**Excerpt:**
----
Shares of Robinhood Markets Inc.
closed up by 11.2% after it was revealed that Cathie Wood’s ARK Investment suite of funds purchased nearly 2.45 million shares of the beaten-down online brokerage on Friday.
How were other assets trading?
- The yield on the 10-year Treasury note TMUBMUSD10Y was unchanged at 1.78%. Yields and debt prices move opposite each other.
- The ICE U.S. Dollar Index DXY, a measure of the currency against a basket of six major rivals, was down 0.7%.
West Texas Intermediate crude for March delivery CLH22 rose $1.33, or 1.5%, to settle at $88.15 a barrel on the New York Mercantile Exchange Gold’s April futures contract
settled at $1,796.40 per ounce, up $9.80, or almost 0.6%.
- Bitcoin BTCUSD was trading 1.7% higher at $38,381.
- In European equities, the Stoxx Europe 600 SXXP closed up by 0.7%, while London’s FTSE 100 UKX finished marginally lower on the day.
- The Hang Seng Index HSI and Japan’s Nikkei 225 NIK each finished 1.1% higher. Markets in China and in other parts of Asia are closed for Lunar New Year.
----
[Saved entries]
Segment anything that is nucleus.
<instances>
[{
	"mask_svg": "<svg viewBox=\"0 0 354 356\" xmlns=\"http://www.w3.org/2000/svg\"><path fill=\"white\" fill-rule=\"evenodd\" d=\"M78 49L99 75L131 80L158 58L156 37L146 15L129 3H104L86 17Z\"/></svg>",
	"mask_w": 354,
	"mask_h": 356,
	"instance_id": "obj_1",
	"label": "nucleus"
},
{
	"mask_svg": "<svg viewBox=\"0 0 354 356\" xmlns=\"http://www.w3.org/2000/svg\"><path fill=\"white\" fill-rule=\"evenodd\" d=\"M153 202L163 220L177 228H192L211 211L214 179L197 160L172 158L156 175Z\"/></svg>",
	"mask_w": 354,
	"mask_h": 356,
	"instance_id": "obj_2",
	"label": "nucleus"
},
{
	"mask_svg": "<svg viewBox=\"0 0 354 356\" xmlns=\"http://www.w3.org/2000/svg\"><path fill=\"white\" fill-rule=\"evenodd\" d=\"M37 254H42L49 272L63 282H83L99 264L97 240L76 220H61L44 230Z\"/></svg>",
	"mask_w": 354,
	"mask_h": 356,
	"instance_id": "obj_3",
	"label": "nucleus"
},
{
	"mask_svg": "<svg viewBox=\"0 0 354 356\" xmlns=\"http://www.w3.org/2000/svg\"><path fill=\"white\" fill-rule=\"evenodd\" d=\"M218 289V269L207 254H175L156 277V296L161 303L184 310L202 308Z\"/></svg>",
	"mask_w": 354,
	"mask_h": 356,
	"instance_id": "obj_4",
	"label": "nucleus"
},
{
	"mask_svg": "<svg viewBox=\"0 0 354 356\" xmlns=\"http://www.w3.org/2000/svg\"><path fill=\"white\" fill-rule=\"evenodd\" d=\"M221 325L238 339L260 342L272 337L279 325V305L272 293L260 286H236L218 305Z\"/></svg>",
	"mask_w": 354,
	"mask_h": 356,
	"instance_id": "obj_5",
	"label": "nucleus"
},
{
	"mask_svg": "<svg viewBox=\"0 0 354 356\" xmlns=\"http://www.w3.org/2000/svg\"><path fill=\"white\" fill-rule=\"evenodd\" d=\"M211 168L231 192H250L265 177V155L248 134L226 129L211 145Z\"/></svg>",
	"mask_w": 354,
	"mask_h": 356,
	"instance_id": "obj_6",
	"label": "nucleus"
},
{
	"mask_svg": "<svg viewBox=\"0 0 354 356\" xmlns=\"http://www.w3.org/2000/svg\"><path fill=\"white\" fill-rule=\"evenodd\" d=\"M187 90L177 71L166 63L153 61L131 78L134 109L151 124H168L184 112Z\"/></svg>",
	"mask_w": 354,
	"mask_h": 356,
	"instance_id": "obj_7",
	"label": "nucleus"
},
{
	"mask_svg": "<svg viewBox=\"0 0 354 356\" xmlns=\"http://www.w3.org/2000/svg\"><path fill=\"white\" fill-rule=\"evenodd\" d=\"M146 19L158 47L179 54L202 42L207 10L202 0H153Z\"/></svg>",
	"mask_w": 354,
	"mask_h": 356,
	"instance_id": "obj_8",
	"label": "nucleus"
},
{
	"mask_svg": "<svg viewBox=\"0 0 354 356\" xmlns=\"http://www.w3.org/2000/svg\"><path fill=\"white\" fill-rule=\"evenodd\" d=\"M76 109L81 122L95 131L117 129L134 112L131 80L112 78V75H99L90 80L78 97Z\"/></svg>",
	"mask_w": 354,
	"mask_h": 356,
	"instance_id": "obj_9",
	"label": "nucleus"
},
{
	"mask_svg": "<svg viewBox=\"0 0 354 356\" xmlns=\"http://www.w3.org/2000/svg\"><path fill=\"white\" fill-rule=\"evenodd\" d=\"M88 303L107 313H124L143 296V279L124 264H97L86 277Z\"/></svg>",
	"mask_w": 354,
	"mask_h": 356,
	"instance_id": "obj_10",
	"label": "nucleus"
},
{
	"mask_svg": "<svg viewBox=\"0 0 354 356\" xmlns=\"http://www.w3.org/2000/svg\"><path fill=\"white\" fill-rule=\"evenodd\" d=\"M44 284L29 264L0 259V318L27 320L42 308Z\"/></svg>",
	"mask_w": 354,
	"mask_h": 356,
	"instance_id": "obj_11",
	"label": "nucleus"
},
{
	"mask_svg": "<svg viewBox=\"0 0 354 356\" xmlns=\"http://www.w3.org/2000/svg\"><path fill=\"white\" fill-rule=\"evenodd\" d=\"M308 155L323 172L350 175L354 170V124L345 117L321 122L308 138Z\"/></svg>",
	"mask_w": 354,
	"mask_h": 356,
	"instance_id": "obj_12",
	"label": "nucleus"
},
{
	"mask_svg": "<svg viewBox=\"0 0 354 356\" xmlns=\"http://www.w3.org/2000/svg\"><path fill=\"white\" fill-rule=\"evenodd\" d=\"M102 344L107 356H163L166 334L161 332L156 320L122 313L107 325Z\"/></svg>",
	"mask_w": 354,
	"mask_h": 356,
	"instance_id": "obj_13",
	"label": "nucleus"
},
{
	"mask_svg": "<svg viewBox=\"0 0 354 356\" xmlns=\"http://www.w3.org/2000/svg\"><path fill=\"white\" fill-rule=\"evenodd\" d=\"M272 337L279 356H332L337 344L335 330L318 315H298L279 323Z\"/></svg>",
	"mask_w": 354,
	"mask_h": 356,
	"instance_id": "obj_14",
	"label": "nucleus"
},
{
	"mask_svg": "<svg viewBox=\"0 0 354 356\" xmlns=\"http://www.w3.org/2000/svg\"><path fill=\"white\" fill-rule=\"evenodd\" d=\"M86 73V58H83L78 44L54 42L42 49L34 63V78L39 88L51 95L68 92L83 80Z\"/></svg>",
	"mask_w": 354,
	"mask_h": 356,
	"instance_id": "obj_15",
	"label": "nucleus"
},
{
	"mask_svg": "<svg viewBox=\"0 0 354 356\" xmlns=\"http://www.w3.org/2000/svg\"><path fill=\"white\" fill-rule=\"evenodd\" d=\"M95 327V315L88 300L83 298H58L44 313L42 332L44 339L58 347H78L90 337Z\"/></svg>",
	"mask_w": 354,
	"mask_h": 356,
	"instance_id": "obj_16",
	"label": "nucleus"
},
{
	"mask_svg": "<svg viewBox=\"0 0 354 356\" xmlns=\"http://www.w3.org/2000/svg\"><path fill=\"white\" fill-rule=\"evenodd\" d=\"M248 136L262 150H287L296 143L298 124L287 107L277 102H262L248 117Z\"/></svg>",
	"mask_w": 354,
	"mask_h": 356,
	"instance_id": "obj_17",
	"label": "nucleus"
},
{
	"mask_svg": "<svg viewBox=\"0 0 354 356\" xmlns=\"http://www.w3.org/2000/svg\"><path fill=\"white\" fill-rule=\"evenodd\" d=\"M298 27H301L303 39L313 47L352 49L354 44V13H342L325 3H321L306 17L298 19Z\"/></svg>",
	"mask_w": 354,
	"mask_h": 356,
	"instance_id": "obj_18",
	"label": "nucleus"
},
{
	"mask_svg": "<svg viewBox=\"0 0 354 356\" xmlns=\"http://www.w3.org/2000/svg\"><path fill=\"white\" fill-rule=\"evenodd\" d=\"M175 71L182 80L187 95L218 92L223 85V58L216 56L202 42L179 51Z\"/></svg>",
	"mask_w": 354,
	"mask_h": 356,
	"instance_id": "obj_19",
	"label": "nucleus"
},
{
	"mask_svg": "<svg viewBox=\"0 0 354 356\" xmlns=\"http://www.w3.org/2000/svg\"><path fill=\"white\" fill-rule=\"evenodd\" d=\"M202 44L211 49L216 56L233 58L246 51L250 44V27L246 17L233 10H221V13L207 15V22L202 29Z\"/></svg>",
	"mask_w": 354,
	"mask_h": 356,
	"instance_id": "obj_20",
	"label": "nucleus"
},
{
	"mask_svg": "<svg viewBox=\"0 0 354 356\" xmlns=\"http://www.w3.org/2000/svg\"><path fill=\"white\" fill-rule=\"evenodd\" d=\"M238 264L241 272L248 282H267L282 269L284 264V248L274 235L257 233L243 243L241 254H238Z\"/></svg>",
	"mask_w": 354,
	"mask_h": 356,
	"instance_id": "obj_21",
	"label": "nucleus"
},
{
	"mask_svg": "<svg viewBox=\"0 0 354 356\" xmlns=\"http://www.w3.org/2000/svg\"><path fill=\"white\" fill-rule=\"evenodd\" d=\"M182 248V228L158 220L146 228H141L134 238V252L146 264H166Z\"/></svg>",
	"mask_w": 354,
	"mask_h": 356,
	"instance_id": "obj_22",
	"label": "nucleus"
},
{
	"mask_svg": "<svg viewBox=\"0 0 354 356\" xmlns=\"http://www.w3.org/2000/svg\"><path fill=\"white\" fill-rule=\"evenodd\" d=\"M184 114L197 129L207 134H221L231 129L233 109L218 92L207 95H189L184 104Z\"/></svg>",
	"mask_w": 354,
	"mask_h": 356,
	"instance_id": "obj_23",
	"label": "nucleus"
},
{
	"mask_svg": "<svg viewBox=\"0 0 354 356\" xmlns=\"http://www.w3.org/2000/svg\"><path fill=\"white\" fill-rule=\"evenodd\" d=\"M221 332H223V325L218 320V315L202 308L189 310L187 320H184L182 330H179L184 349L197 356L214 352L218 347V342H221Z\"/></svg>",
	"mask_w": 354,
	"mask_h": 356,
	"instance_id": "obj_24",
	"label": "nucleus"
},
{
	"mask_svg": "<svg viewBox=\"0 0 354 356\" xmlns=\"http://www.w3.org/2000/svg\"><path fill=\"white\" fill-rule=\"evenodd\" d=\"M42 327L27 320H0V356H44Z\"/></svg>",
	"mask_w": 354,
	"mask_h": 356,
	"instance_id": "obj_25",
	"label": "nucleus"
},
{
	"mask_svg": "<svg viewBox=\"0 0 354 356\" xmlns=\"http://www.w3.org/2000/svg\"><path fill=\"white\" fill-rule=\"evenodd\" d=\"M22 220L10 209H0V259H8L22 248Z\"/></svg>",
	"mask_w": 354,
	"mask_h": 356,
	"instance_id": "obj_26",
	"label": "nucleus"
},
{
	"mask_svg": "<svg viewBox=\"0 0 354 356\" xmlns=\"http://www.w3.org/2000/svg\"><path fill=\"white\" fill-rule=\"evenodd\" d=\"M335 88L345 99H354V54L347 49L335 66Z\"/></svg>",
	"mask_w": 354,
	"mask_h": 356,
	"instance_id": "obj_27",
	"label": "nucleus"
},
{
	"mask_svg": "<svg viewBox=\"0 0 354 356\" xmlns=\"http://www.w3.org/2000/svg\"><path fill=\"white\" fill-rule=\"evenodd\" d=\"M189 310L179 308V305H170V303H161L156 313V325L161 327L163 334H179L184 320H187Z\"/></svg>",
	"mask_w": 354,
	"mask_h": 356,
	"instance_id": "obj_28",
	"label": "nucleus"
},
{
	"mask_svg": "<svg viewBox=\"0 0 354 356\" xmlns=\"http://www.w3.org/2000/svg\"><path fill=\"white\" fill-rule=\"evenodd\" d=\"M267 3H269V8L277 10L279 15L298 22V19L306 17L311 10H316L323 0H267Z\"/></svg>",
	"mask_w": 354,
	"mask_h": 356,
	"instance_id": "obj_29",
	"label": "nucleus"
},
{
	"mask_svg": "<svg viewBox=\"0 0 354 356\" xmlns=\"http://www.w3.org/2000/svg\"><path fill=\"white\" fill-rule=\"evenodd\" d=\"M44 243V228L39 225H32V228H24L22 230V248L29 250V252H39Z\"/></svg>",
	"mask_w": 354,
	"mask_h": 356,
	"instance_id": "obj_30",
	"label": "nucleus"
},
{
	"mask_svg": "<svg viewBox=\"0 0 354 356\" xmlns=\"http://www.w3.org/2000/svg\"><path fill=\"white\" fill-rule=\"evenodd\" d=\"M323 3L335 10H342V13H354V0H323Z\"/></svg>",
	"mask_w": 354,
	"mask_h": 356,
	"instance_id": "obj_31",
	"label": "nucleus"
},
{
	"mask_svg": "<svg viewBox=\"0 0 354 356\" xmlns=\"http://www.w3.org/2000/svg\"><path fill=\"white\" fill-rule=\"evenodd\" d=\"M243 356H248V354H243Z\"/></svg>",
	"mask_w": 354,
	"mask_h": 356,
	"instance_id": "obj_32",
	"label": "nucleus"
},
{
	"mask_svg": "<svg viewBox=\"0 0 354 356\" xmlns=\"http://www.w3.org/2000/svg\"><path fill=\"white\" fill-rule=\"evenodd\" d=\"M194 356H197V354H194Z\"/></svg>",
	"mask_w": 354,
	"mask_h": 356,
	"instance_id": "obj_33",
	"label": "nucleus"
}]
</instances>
----
**Task prompt:** Write down the market report word for word, between "Shares of Robinhood" and "brokerage on Friday.", inclusive.

**Result of the exercise:**
Shares of Robinhood Markets Inc.
closed up by 11.2% after it was revealed that Cathie Wood’s ARK Investment suite of funds purchased nearly 2.45 million shares of the beaten-down online brokerage on Friday.